La situation économique que nous affrontons est grave. Nous n’avons plus connu une crise d’une telle ampleur depuis celle des années trente. La crise actuelle est une crise de l’offre, due aux baisses de production de biens et services engendrées par les mesures de confinement. C’est aussi une crise de la demande, liée aux restrictions apportées à la circulation des personnes, à l’accès aux commerces et aux loisirs et aussi à la peur du chômage partiel ou total. Le PIB français a chuté de 9% en 2020, du jamais vu depuis 1945. Il n’y a plus de croissance. Celle-ci, qui n’était déjà plus que de 1,5% avant la pandémie, s’est effondrée. Nous ne retrouverons pas en 2021 le niveau de 2019. Nous devrons attendre probablement 2022 ou 2023. De son côté, l’Allemagne, qui a enregistré en 2020 une baisse de 6% de son PIB, ne s’attend en 2021 qu’à une reprise de l’ordre de 3% seulement. L’inflation reste très faible, autour de 1,5% par an. Les entreprises investissent moins qu’avant et la production stagne. Le déficit budgétaire de l’Etat a atteint 9% du PIB en 2020 ; oubliée la règle des 3% de déficit budgétaire maximum instaurée par le traité de Maastricht et aujourd’hui remisée aux calendes grecques.
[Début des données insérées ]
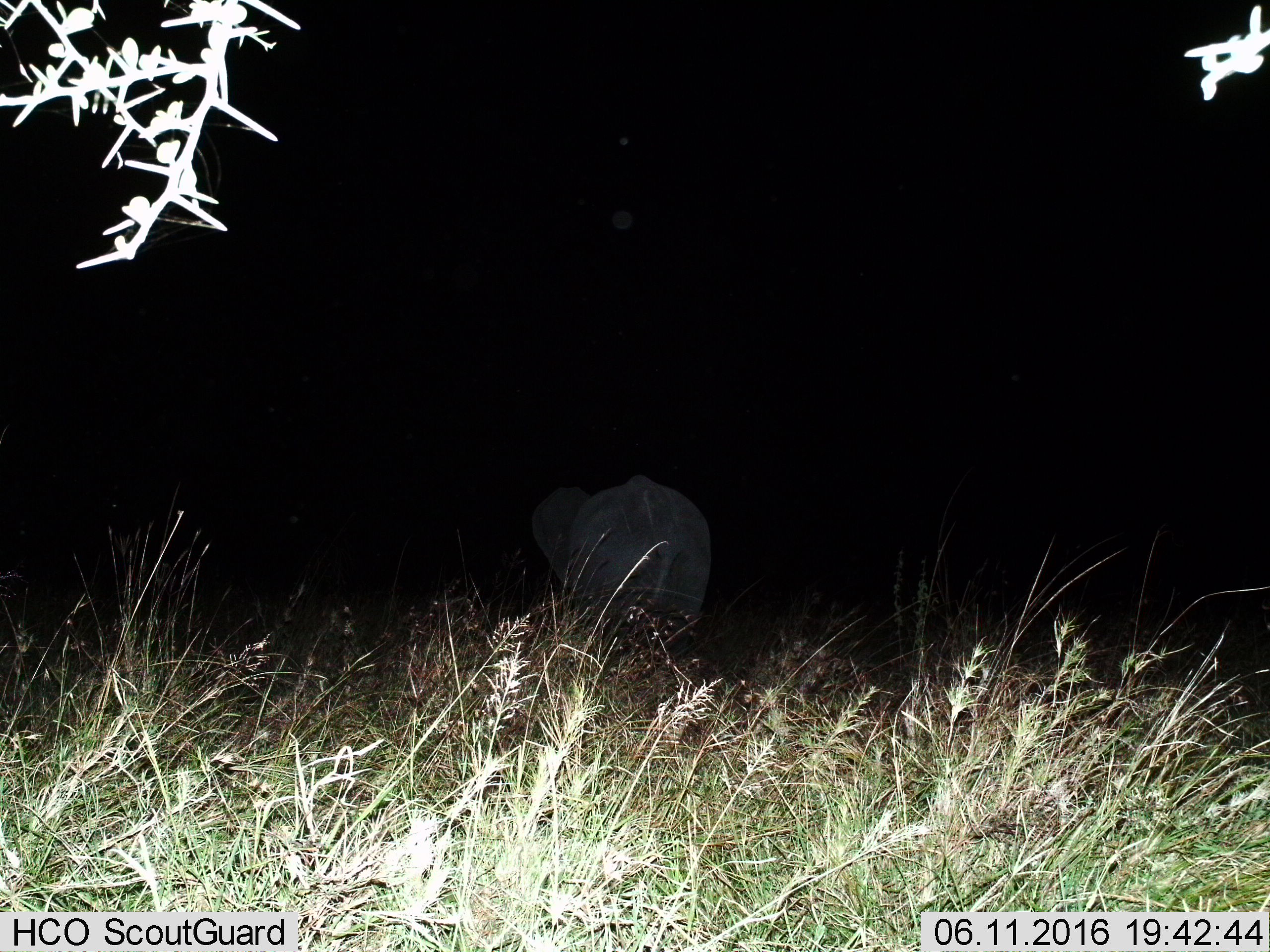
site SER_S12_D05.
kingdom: Animalia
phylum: Chordata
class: Mammalia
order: Proboscidea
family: Elephantidae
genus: Loxodonta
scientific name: Loxodonta africana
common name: african bush elephant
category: elephant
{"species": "elephant (african bush elephant) (Loxodonta africana)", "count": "1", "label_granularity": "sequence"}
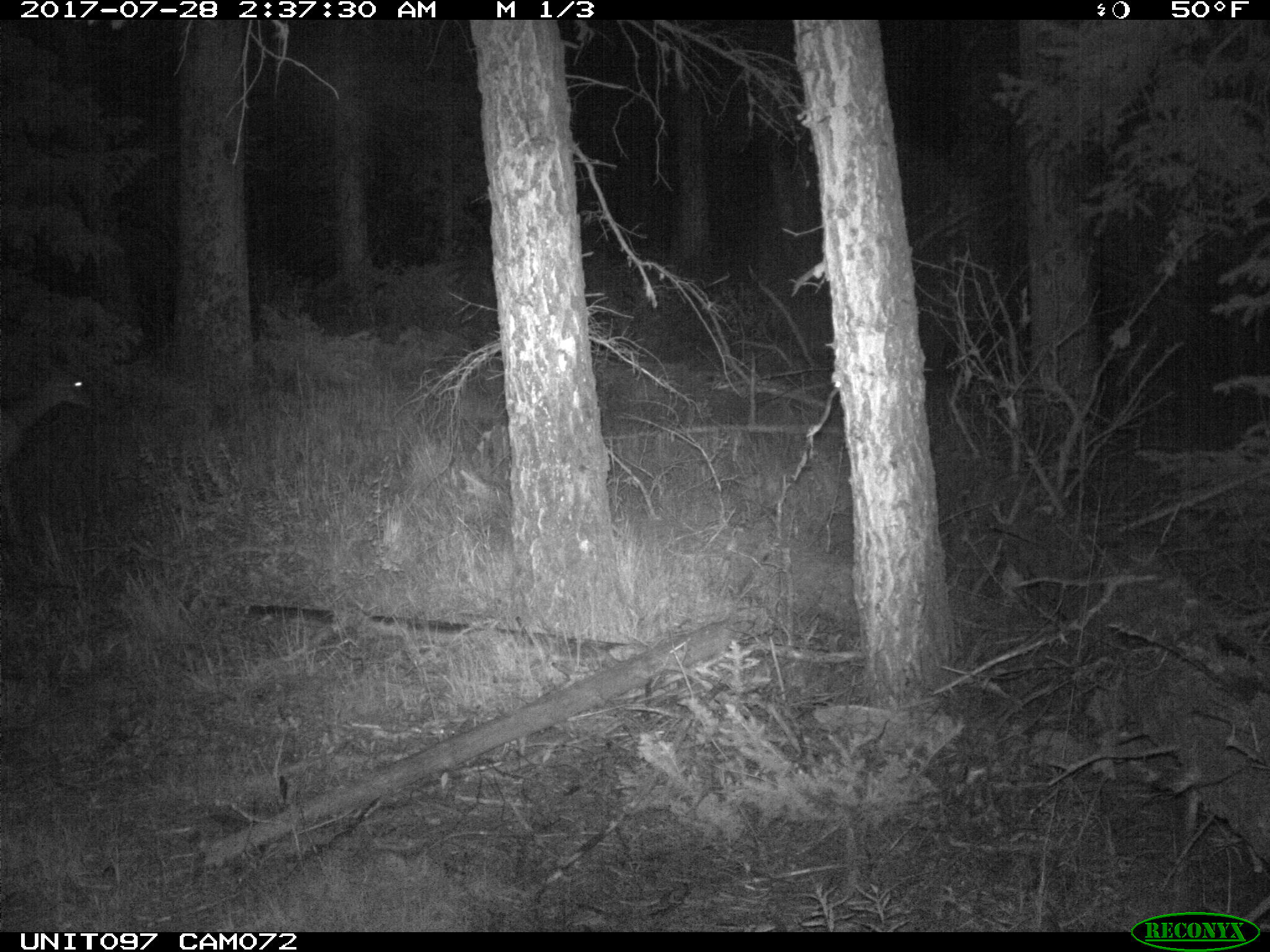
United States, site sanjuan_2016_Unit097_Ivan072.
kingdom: Animalia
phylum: Chordata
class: Mammalia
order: Artiodactyla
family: Cervidae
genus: Odocoileus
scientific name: Odocoileus hemionus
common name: mule deer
Odocoileus hemionus (mule deer).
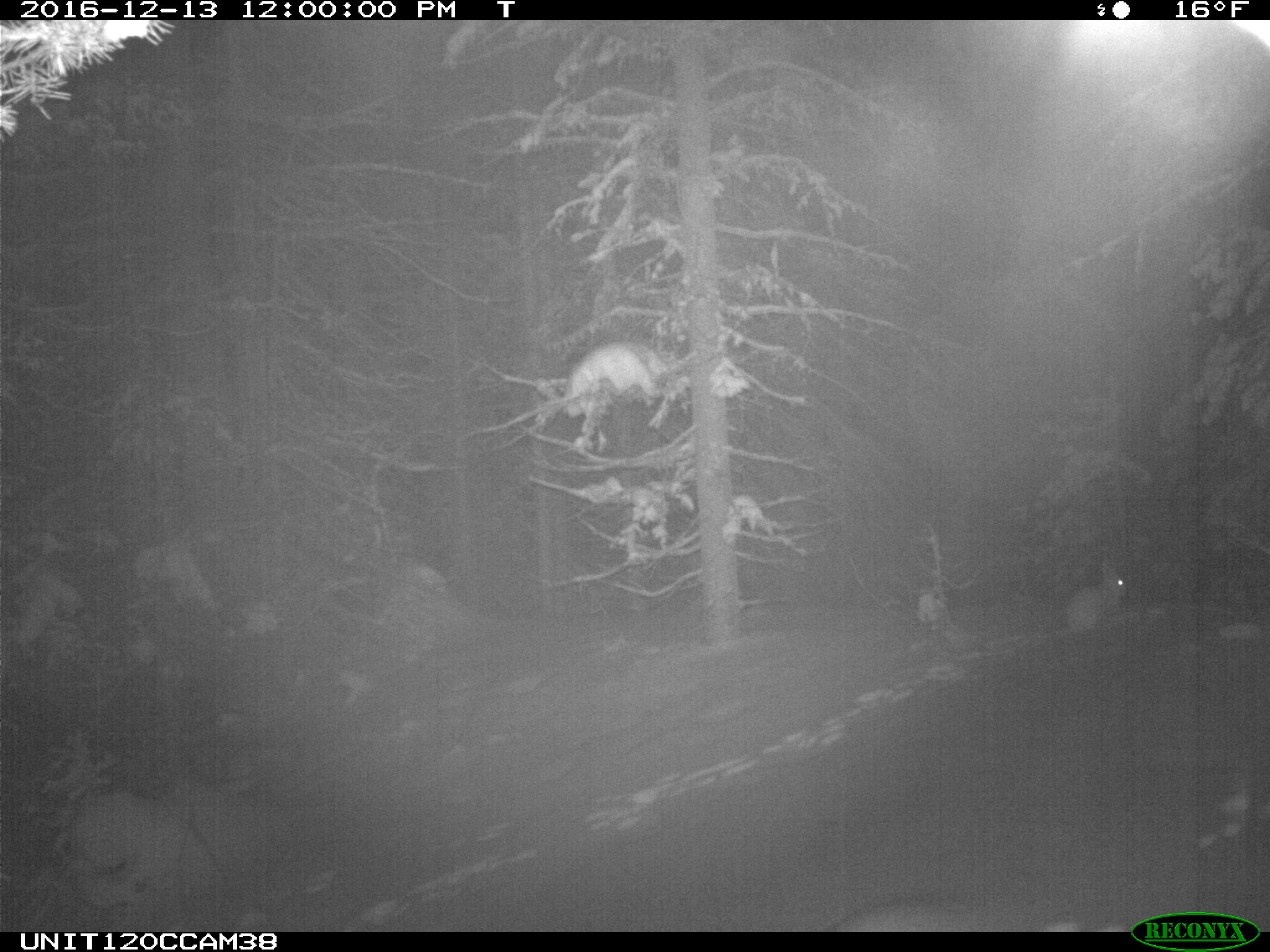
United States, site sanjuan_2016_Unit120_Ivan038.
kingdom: Animalia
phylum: Chordata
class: Mammalia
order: Lagomorpha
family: Leporidae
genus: Lepus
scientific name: Lepus americanus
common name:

« La dette souveraine de la France est passée de 98% du PIB en 2019 à plus de 115% en 2020. La dette privée, celle des banques et des entreprises, avoisine les 150% du PIB aujourd’hui contre 130% en 2019 ».

C’est sans doute ce qui explique que les entreprises ne se sont pas précipitées sur les quelques 300 milliards d’euros de prêts accordés par l’Etat. Seule la moitié de cette somme a été mobilisée. Pourquoi ? Parce que de nombreuses entreprises s’estiment déjà très endettées et ne souhaitent guère l’être davantage, y compris vis-à-vis de l’Etat.

Retour sur le cas du Japon, laboratoire de la déflation et des politiques d’assouplissement monétaire

Depuis l’éclatement de la pandémie de Covid-19, le Japon est à nouveau entré en récession dès le premier trimestre 2020 et cela malgré l’application d’une politique monétaire ultra-accommodante. A vrai dire, cela fait plus de vingt ans (1998-2018) que ce pays est plongé dans la déflation. La production y stagne et l’inflation y est quasi-nulle (0.5% en 2019). Les salaires moyens ont diminué et cela malgré la pénurie de main d’œuvre qui y règne. Cette pénurie est liée au déclin démographique (avec 1,3 enfant par femme en âge de procréer, la population japonaise a commencé à décroître et devrait passer de 125 millions d’habitants à l’heure actuelle à 100 millions à peine en 2050). Elle découle également de la persistance de rigidités structurelles sur un marché du travail dual divisé entre travailleurs réguliers (ceux qui bénéficient d’un contrat à durée indéterminée) et les travailleurs irréguliers (c’est-à- dire les travailleurs précaires), les seconds représentant 40% de la population active.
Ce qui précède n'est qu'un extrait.